The enhancement in the head section allows the small object feature information to continue propagating along the downsampling path to the other three scale feature layers. This strengthens the feature fusion capability of the network, and the introduction of an additional decoupled head expands the detection range for gas plume targets. These improvements in the detection accuracy and range enable the network to more precisely identify small gas plume targets within the scene.
4.4. Transfer Learning
The objective of transfer learning is to apply knowledge or patterns learned from one domain or task to a different but related domain or problem [
52]. Given that gas plume targets and smoke share similar uncertain contour characteristics, this paper employed a smoke dataset with similar features for transfer learning pre-training. This approach yields a prior model capable of effectively extracting features from gas plume targets. The smoke images used for this purpose were sourced from publicly available online datasets.
Testing the model, which was trained on a visible light smoke image dataset, directly on infrared gas images revealed that the smoke model could effectively identify some gas regions, as shown in
Figure 9. This demonstrates that infrared gas plumes and smoke share similar features and confirms that the prior model has the capability to learn and extract features for gas plume targets.
6. Conclusions
In this paper, a cooled mid-wave infrared thermal imager was used to create the MWIRGas-Seg dataset for mid-wave infrared gas leak segmentation. The analysis was conducted based on experimental scenarios and visual judgments. A model specifically designed for mid-wave infrared gas leak detection and segmentation, MWIRGas-YOLO, was proposed to achieve effective detection of leaking gas and segmentation of gas plumes in the scene. Compared with typical image segmentation models, the proposed model demonstrated superior performance in gas target detection and segmentation.
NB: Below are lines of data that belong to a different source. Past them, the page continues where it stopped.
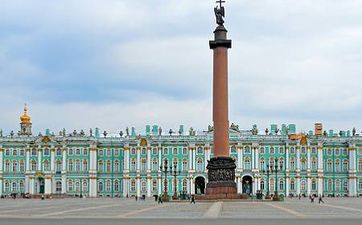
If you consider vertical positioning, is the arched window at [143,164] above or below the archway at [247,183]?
above

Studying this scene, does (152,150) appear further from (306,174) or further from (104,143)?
(306,174)

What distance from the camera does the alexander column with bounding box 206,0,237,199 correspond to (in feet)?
188

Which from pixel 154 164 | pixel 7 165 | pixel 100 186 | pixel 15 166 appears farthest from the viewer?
pixel 7 165

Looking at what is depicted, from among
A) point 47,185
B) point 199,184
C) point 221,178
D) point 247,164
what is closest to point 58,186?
point 47,185

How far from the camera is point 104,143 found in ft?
387

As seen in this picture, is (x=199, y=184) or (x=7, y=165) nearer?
(x=199, y=184)

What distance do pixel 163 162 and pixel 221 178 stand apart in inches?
2280

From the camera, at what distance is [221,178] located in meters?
58.1

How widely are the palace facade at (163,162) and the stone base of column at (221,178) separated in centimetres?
5554

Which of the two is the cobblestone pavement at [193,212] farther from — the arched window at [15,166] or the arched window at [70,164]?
the arched window at [15,166]

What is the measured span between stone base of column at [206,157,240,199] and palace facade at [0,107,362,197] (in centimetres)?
5554

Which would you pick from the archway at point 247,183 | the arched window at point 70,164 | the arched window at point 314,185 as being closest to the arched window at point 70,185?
the arched window at point 70,164

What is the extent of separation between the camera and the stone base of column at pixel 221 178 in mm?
57250

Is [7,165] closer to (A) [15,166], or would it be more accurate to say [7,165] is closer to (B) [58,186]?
(A) [15,166]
Moreover, our method focused directly on studying gas plume features in infrared images, embedding the GAM to enhance the fusion of features, thereby focusing on gas cloud targets. Supplementary small target detection layers effectively address issues of missed small-sized gas cloud targets. The model is pre-trained using smoke images, showing significant prior knowledge in learning infrared gas cloud characteristics. The experimental results indicate that the MWIRGas-YOLO model designed in this paper exhibits superior detection and segmentation performance, making it suitable for infrared gas image detection and segmentation tasks. Importantly, our proposed method is versatile and does not depend on specific infrared detectors; thus, it can be applied broadly in the field of infrared imaging for gas leak detection.
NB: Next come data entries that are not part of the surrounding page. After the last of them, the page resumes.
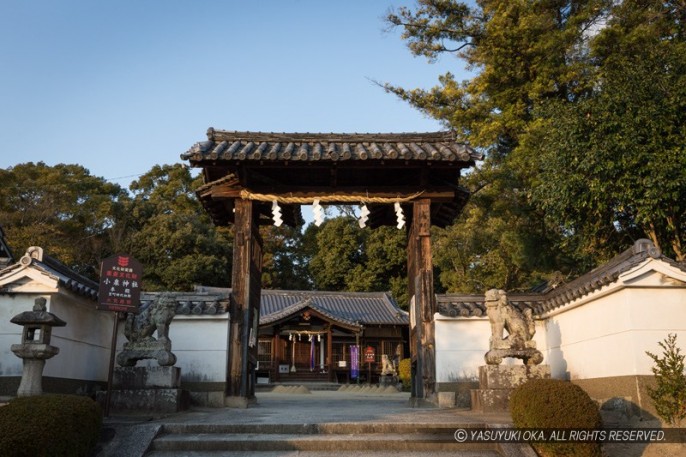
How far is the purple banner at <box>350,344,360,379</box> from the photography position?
34438mm

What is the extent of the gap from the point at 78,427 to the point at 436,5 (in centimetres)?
1818

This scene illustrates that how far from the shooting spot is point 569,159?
462 inches

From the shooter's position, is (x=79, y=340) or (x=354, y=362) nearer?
(x=79, y=340)

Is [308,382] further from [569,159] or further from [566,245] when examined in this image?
[569,159]

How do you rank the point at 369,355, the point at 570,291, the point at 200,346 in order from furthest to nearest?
1. the point at 369,355
2. the point at 200,346
3. the point at 570,291

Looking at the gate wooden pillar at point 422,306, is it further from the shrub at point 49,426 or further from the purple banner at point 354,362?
the purple banner at point 354,362

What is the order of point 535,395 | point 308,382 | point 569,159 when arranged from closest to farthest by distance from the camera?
point 535,395 → point 569,159 → point 308,382

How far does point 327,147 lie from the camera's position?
11.3 m

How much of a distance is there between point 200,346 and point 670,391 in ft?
25.5

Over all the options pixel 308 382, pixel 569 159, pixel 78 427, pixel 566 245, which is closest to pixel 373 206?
pixel 569 159

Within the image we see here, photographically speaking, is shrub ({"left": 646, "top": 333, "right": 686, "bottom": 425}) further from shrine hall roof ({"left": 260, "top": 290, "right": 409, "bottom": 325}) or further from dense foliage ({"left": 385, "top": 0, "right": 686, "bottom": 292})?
shrine hall roof ({"left": 260, "top": 290, "right": 409, "bottom": 325})

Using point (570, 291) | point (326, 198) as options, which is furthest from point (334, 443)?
point (326, 198)

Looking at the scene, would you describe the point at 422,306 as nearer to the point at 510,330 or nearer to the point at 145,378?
the point at 510,330

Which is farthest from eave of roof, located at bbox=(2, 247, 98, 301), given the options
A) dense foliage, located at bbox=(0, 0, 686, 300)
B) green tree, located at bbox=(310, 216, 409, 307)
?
green tree, located at bbox=(310, 216, 409, 307)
Future studies will continue to explore this technology by expanding the dataset to represent a broader range of real-world leak scenarios. The goal was to make the algorithm more applicable for leak detection in real-world scenarios. Additionally, as gas leak processes are continuous, future efforts will investigate incorporating temporal information from videos and exploring sequence modeling to address gas leak issues, further optimizing the algorithm for enhanced accuracy.